・Development of microporous ceramic membranes for organic acid dehydration
Membrane separation will offer us great opportunities to reduce energy demands revolutionary in future chemical and petroleum industries. While a conventional separation system, or distillation inevitably requires a large amount of energy, roughly (reflux ratio + 1) × (heat of vaporization), membrane separation can minimize the reflux ratio, resulting in a large decrease in energy consumption where relative volatilities of molecules are low. For example, separation of water/acetic acid(AcOH) mixtures, an important operation in productions of such as terephtalic acid, acetate ester, and AcOH itself, is one of the systems where membrane separation is highly desired due to the low relative volatility of water and AcOH, 1.3-2.7.
In the last decade, a great deal of studies has been devoted to the science and technologies of pervaporation(PV)-based membrane separation. Since PV-based separation requires only heat of vaporization of permeate molecules, a drastic reduction of energy demands can be possible by a complete replacement of distillation with PV. However, the complete replacement of distillation with PV requires significantly high performance of membranes and huge investments, which hinders its practical application. On the other hand, our preliminary study suggests that just installing membrane separation unit at latter part of a distillation tower is effective enough to largely reduce energy demands for separation. This distillation–membrane hybrid separation system enables a large-scale reduction in energy utilization in an existing distillation unit with minimum risk by the addition of a membrane separation unit. This is due to the following important features of membrane separation technology:
(1) Requirements for the membrane performance are not so high.
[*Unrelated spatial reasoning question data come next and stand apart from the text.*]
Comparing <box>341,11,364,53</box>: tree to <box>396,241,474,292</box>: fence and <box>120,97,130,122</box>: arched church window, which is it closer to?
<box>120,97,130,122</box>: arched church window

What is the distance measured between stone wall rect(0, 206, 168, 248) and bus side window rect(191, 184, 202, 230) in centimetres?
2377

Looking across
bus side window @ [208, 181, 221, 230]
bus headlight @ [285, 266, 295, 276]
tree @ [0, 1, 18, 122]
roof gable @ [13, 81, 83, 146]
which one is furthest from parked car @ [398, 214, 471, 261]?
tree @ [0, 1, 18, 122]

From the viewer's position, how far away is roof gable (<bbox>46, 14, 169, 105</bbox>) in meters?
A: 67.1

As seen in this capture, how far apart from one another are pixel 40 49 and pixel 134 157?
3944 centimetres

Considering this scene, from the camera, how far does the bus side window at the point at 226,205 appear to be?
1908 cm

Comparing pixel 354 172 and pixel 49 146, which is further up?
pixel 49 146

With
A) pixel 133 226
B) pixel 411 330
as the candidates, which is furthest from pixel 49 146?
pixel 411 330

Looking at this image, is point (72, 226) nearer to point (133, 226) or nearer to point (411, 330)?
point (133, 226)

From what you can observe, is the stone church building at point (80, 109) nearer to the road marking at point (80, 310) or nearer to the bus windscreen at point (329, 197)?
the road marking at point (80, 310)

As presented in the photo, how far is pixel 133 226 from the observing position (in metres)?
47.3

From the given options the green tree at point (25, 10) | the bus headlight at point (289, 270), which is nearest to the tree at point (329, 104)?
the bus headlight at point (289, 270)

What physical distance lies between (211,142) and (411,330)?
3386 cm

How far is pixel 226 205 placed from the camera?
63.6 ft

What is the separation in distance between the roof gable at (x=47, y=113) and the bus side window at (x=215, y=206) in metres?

The process can be flexibly modified depending on the membrane performance.
(2) Large-scale reduction in energy consumption is possible without scrapping an already working distillation unit by the addition of a membrane separation unit.
(3) The performance of the distillation–membrane hybrid separation system can be incrementally enhanced by replacing membranes as the membrane properties are improved.
Our preliminary estimation described above shows that proper combination of distillation and membrane separation units enables large-scale reduction of energy consumption without scrapping distillation towers by just installing a membrane separation unit.
Regardless of the advantages, separation of water/AcOH mixtures through existing membranes has not been realized, possibly due to a lack of thermal and organic acid stability of membranes. Since hydrophilic polymer membranes often deteriorate in high temperature and/or organic acid conditions, microporous ceramic membranes seem favorable due to their higher thermal and organic acid stability.
・Application of microporous ceramic membranes to membrane reactor for esterification
Membrane reactors (MR), combination of reaction and separation systems, offer potential applications to chemical processes, delivering more compact and less capital-intensive processes with substantial saving in energy consumption. For example, applying MR to esterification is expected to improve conversion, displacing equilibrium by selective removal of by-product, water. Compared with other competitive systems such as reactive distillation, MR seems more favorable where relative volatilities of reactants and products are low, such as esterification of acetic acid (AcOH) and ethanol (EtOH). In terms of a membrane for the esterification, microporous ceramic membranes seem favorable due to their higher thermal and organic acid stability than hydrophilic polymer membranes.